The College of Optometrists in Vision Development (COVD) website outlines at least 17 visual skills necessary for learning. Other resources, such as the book “The Hidden Link Between Vision and Learning: Why Millions of Learning-Disabled Children are Misdiagnosed” by Wendy Rosen, outline more. These visual skills include: Eye Movement Control, Eye Teaming, Vergence, Convergence, Divergence, Focus Accommodation, Depth Perception or Depth Awareness, Peripheral Vision, Visual Motor Integration, Visual Spatial Skills, Visual Memory, Visual Form Recognition, Visualization, and near and far visual acuity.

Reading Skills and Vision

The ability to read requires a series of learned visual and processing skills to be used in tandem. A reader must first and foremost have an understanding of the language of the text (think of how difficult it is to understand what a foreign textbook is trying to convey!). The visual system is then engaged.

A reader must have good visual acuity, which means a clear image falls on the retina of the eyes. First, visual information is passed through the visual pathway to the occipital lobe, where visual processing begins. Both eyes are activated, and the fovea (area of central, clear vision) is directed at the words on a page. The accommodative system of the eye makes an adjustment to help clear the images, and the eyes rotate inward (converge) to point at the same location in space. The images from the right and left eye must be fused together (as double vision when reading would be very debilitating!).

The eyes then begin a series of calculated, short movement across the page–these small jumps are called saccades, and they help the eyes team together to move from one word or group of words across a page and back to the start the next line of text.

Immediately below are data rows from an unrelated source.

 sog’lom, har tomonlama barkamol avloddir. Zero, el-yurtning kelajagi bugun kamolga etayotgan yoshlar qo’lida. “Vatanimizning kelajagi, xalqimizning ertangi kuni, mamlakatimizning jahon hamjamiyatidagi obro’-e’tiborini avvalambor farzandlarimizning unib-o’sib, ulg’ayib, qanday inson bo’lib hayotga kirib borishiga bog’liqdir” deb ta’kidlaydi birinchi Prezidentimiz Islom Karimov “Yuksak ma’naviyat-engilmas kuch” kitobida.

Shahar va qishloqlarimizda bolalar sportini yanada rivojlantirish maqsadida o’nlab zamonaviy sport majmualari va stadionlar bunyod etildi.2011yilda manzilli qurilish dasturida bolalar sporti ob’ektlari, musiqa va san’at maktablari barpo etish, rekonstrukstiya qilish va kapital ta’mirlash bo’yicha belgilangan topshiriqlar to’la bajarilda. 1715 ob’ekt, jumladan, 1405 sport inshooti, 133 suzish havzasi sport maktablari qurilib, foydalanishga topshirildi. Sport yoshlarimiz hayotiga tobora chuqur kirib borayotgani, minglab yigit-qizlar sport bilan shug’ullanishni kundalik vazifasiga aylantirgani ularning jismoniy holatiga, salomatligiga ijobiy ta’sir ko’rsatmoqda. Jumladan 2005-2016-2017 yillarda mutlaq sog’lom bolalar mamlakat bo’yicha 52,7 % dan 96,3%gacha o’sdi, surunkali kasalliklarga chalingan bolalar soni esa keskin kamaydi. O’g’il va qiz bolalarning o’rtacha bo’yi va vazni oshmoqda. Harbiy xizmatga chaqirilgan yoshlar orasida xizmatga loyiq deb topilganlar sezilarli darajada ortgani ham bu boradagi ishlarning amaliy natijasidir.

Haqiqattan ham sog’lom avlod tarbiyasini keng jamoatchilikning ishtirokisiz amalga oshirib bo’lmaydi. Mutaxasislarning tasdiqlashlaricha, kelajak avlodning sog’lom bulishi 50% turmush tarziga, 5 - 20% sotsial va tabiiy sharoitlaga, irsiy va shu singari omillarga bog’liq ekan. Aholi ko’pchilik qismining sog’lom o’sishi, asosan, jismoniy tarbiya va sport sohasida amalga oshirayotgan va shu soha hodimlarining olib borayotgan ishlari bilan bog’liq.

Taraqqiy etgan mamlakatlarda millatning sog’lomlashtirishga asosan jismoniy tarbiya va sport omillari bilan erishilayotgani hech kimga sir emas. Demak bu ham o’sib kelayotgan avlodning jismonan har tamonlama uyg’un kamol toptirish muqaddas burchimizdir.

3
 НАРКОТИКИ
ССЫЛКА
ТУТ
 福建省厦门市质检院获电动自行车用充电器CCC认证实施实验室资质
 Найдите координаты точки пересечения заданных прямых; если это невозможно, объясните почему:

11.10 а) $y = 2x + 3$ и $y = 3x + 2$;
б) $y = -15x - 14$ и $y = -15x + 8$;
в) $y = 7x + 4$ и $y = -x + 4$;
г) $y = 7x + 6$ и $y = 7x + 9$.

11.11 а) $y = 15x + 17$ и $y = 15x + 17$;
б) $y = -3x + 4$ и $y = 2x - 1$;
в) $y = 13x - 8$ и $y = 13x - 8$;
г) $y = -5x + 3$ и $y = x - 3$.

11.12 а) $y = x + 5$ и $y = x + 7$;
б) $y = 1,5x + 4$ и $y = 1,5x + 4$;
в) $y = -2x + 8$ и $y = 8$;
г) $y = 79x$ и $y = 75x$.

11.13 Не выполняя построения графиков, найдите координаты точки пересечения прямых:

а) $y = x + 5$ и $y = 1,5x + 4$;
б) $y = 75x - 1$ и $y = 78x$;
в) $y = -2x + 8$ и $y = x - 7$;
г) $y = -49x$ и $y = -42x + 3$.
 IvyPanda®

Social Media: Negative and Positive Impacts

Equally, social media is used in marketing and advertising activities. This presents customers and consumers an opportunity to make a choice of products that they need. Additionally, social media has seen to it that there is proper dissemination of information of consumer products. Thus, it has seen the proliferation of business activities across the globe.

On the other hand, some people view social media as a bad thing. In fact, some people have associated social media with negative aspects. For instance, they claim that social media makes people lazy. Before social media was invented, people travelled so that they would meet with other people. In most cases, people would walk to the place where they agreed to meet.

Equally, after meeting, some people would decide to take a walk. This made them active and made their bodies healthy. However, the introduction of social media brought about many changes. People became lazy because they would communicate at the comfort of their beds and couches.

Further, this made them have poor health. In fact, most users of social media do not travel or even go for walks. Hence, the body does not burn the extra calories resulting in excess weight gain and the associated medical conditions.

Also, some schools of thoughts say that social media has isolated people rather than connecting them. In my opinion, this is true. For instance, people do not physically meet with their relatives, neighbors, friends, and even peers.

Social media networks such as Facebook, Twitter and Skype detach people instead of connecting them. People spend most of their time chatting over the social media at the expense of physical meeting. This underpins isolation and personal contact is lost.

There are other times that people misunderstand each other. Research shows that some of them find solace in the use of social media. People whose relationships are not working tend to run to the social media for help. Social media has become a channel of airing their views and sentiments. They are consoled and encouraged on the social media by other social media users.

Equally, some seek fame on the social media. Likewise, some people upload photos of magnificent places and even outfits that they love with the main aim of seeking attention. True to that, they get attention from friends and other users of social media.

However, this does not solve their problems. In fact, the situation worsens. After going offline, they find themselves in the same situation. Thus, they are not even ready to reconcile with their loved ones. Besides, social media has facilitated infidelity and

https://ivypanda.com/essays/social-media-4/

The inability to process the words on a page, or if part of the reader’s vision is missing, can have a serious impact on his or her ability to comfortably find the next word or process the meaning of the words.

The complex nature of reading means deficits in any of these areas can impact reading ability. It is estimated that upwards of 16% of the population struggle with reading in some form, and 5% of children have significant problems with reading.

Saccades and Reading

Saccades are the very quick eye movements your eye make when you are reading. They happen over an incredibly short time at very high speeds. Your eyes dart from word to word, quickly stopping (fixating) and then continuing onward.

What are Saccades and Fixations?

Saccades and fixations are types of eye movement. The spatial-temporal sampling of the ability of the human eye, demonstrates the way in which we take in the information we are receiving about the world through our vision. This includes it’s limits. As such, it is useful to study not only the properties of the eye, but it’s movements, and that is where these terminologies are derived from.

Fixations are periods where the eye or eyes are more or less still, and saccades are periods of rapid eye movement between fixation points.

Vergence and Reading

In order to read, it is necessary for the eyes to maintain proper convergence. When they don’t, a person with convergence insufficiency may be able to read without initial problems, but quickly become tired, get double vision, get blurry vision, or have headaches.

During reading, the eyes move more or less in synchrony with the movement of each eye beginning (and ending) in close temporal approximation of each other. While a great deal has been learned about the general characteristics of eye movements during reading, there are important issues that remain somewhat unclear.   The vast majority of the research investigating reading has involved recording the movements of one of the two eyes.